Exercise instructions:
Leaving the pictures aside, reproduce the data in full and word for word.

Working data:
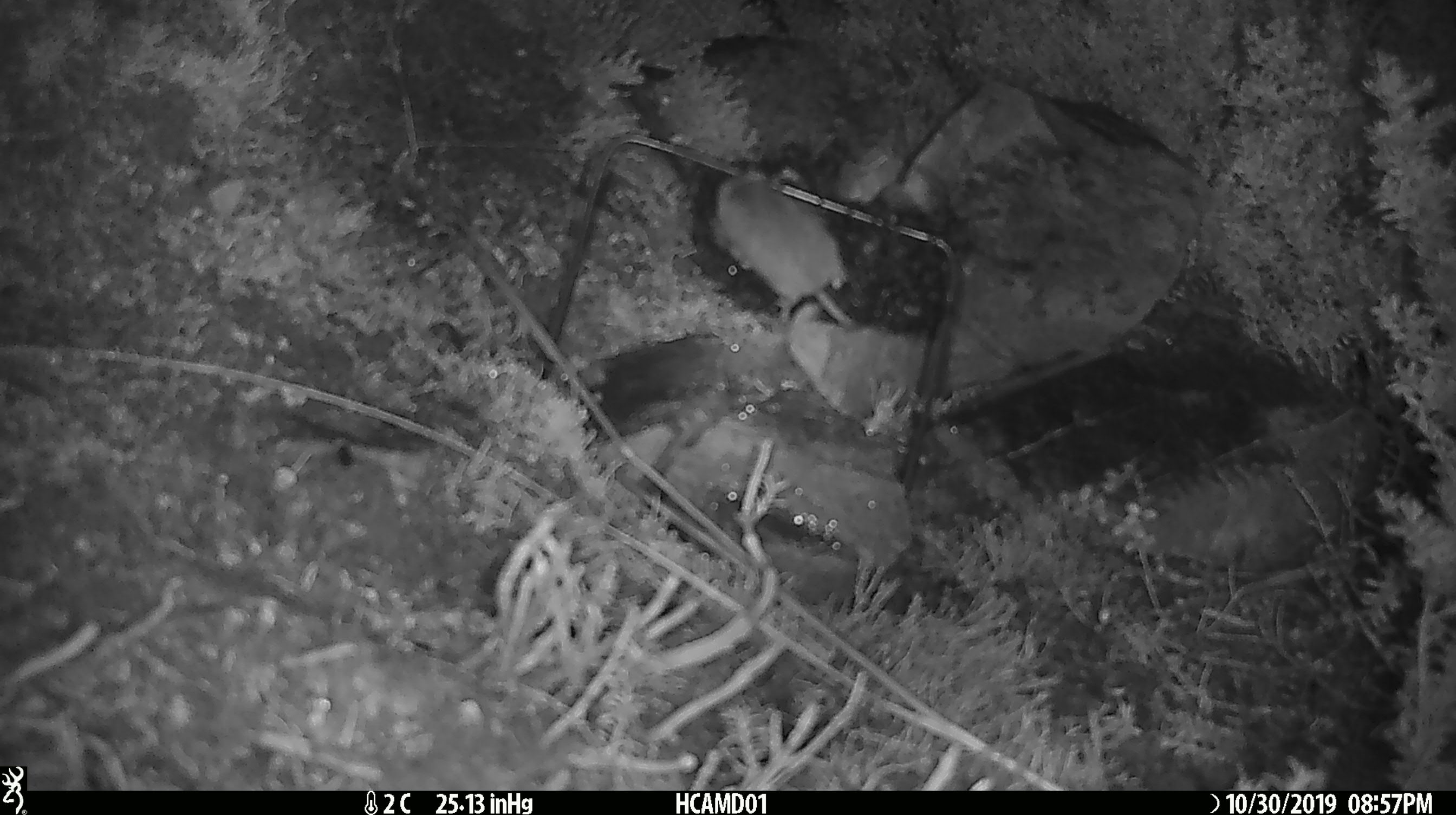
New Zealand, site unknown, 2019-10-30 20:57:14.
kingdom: Animalia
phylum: Chordata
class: Mammalia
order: Rodentia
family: Muridae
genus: Mus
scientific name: Mus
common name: mouse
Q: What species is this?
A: Mouse (Mus).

Output for this exercise:
New Zealand, site unknown, 2019-10-30 20:57:14.
kingdom: Animalia
phylum: Chordata
class: Mammalia
order: Rodentia
family: Muridae
genus: Mus
scientific name: Mus
common name: mouse
Q: What species is this?
A: Mouse (Mus).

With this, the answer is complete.